Prior to the study on writing, Pennebaker had been involved in research on trauma and found that over half the people he surveyed had significant traumas like deaths, accidents, fires, or abuse in their lives prior to the age of 17. Using frequency of doctor visits as a measure, those who had experienced any kind of traumas had twice as many doctor visits as those who were trauma free. More significantly, those who had never told anyone about their experience had 40% more visits than those who had disclosed the event. After the study, doctor visit rates dropped for participants.

Disclosure helps. He designed the study about writing because not everyone has a safe or appropriate person to confide in, but anyone can write. People who participated in his study often told him later that they felt relieved, physically better, or even that the writing had changed their lives.

Writing has one significant advantage over talking about a situation. It’s human nature to play to your audience as you tell as story. If you have a sympathetic listener, you may play up some aspects. If you sense frowns and disapproval, you are likely to withhold certain information. The balance between desire for approval, desire to “come clean,” to protect yourself, and to protect the other person can be tricky and present additional challenges. When you write, you don’t have to tell a soul, and you can be blazingly honest, perhaps exploring certain aspects you’d never mention to anyone else.

In an ideal situation, if you talk to exactly the right person who is able to fully empathize and step into your pain or distress with you for a short time, you may experience even fuller relief for having been witnessed, heard, respected, and accepted “in spite of it all.” If you have access to such a person, by all means, count your blessings! If not, haul out the pen and paper — or keyboard.

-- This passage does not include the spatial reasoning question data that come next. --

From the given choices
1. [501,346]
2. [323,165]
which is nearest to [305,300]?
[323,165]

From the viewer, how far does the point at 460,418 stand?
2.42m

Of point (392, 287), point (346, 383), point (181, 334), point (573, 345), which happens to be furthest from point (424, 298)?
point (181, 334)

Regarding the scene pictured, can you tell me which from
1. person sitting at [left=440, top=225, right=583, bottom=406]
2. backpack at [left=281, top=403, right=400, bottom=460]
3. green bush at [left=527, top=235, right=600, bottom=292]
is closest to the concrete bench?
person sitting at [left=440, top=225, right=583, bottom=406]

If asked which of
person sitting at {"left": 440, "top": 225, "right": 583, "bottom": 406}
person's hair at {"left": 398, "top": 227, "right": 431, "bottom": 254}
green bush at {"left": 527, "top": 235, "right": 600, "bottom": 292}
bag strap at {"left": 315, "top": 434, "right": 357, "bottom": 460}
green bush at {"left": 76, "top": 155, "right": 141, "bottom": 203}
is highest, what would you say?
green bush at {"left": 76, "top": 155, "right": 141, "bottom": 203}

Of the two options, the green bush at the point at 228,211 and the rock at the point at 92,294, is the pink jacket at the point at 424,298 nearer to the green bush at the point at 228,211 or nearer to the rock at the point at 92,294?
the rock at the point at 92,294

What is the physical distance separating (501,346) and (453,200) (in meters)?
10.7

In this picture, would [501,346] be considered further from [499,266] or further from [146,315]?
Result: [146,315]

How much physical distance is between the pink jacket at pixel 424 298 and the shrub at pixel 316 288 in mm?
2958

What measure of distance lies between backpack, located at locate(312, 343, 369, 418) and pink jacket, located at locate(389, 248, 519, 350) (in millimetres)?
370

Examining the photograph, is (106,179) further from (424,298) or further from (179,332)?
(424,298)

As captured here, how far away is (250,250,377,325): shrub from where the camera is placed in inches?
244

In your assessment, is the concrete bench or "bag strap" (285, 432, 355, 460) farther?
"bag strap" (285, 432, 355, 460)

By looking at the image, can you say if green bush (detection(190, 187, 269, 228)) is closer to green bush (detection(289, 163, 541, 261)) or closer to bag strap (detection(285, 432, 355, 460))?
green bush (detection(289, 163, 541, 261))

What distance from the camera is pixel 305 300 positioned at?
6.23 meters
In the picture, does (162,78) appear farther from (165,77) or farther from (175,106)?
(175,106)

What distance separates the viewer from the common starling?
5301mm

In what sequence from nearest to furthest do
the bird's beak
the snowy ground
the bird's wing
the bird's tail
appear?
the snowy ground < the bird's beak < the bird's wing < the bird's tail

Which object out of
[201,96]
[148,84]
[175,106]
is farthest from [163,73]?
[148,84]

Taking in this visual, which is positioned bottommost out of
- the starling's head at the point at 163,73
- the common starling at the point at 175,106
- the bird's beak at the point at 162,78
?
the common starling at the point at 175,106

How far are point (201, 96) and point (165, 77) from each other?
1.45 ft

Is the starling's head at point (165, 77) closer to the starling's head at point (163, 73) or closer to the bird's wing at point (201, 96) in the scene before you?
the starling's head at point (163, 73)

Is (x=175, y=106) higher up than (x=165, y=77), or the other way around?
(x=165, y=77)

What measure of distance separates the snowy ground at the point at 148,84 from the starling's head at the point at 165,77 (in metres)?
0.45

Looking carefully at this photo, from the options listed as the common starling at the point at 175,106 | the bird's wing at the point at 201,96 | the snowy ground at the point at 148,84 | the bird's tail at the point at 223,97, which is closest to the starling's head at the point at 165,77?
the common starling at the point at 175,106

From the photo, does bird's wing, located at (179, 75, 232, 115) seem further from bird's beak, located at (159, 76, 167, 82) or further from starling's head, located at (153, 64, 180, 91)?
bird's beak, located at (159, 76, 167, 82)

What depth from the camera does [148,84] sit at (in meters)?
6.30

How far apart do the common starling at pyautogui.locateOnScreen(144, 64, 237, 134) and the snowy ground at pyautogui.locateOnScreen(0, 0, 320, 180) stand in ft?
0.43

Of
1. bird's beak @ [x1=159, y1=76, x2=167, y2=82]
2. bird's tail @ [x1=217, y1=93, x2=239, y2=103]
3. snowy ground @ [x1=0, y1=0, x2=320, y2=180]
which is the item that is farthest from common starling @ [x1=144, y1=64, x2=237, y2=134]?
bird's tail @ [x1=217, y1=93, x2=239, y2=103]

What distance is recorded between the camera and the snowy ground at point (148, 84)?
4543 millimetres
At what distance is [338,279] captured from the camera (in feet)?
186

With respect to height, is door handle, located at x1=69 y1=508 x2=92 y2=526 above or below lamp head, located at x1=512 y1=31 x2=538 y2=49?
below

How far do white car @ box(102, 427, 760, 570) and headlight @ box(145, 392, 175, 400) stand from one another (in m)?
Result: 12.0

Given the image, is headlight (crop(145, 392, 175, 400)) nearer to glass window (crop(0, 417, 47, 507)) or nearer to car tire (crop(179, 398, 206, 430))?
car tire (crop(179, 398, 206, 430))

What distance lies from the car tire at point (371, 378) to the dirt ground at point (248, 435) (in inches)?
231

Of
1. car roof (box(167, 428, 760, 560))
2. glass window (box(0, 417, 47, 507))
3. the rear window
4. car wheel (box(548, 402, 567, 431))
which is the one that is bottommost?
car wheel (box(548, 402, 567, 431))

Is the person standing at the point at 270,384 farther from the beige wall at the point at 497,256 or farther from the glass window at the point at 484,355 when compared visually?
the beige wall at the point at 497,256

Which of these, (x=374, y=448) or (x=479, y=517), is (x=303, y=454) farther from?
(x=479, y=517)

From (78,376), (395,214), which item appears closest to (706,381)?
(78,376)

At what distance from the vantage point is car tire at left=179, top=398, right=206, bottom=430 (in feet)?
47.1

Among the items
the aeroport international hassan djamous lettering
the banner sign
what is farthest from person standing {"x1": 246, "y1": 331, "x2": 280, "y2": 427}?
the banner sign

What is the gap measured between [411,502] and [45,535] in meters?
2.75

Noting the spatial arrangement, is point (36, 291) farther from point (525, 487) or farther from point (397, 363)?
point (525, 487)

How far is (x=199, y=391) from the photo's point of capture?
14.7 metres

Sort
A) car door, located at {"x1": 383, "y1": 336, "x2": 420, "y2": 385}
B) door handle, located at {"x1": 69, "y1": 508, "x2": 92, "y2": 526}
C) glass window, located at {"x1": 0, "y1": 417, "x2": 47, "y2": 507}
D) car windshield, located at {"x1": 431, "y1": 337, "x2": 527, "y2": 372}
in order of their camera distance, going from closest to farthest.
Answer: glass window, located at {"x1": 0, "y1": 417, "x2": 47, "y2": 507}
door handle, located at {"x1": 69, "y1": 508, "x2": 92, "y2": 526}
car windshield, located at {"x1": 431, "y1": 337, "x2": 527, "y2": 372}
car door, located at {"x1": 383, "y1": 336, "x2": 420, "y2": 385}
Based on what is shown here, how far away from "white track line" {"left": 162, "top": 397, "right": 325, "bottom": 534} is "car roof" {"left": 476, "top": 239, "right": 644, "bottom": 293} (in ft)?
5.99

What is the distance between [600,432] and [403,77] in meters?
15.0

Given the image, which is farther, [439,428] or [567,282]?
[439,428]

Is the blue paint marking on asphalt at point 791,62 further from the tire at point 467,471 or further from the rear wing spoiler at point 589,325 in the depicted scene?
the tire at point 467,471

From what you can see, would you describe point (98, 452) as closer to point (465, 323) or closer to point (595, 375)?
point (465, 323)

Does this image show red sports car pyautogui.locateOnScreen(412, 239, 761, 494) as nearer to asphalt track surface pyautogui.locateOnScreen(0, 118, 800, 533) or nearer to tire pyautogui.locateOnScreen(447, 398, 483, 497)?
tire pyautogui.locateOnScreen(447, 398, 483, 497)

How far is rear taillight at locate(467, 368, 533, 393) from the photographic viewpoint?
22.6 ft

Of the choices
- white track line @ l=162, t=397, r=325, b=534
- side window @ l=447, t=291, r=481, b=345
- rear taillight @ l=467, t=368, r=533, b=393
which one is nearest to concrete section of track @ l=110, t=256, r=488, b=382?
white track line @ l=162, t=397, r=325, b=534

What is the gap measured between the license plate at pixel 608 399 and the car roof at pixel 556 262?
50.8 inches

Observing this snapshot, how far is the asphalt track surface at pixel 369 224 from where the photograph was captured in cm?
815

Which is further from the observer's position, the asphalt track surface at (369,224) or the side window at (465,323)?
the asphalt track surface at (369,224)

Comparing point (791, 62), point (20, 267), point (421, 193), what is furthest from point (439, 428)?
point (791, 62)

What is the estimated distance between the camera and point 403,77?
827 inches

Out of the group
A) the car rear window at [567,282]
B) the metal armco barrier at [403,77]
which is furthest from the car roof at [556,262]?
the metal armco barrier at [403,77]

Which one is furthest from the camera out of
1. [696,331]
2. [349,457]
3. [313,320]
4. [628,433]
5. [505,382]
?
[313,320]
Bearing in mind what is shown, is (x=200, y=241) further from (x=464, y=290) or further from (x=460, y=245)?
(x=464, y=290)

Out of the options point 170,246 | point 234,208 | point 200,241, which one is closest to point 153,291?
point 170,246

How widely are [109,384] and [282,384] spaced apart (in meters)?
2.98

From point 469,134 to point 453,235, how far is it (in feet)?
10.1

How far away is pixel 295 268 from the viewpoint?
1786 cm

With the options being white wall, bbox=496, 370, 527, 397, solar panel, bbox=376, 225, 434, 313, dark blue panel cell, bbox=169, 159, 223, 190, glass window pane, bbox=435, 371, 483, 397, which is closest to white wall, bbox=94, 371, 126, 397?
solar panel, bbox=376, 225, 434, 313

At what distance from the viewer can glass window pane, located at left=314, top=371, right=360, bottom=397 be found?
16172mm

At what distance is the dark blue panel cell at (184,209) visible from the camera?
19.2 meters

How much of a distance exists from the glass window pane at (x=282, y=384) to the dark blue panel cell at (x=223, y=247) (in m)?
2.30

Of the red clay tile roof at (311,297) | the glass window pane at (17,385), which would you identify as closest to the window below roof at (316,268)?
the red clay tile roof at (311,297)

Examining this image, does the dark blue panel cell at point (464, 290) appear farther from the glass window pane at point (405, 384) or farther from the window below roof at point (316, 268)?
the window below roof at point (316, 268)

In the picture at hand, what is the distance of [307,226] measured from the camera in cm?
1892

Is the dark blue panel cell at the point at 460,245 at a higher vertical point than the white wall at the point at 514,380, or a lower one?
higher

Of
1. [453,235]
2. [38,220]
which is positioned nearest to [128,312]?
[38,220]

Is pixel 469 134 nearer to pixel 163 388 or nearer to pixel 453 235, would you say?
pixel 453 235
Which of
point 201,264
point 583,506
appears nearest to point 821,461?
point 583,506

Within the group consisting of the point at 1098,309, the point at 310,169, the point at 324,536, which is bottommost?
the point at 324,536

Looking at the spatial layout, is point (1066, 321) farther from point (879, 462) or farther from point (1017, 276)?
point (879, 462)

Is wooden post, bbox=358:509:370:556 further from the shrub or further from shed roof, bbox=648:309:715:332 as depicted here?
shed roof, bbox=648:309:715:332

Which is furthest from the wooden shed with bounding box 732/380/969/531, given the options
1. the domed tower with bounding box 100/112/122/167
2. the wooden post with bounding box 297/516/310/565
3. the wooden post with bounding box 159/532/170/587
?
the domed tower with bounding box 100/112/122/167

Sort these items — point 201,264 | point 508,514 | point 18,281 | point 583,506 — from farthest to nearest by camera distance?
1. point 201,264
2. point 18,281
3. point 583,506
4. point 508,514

The bottom line from the trauma research leading Pennebaker into exploring the therapeutic aspects of writing is that even if you don’t tell a soul about your traumatic events and emotional upheavals, you may be experiencing lingering health effects you are not even aware of. By writing about them, you are able to come to a sense of resolution and experience improvements in both physical and emotional health.

Write now: set aside twenty minutes or longer at a time when you won’t be interrupted or hurried, and write about an emotional upheaval in your life. Write longer if you wish, and continue for up to four days if you want. You can keep what you write if you want, or even share it, but it’s fine to tear it up or burn it. Ideally you should keep writing until your thoughts begin to form into a sort of coherent narrative or story about the event, and you’ve developed some new insight.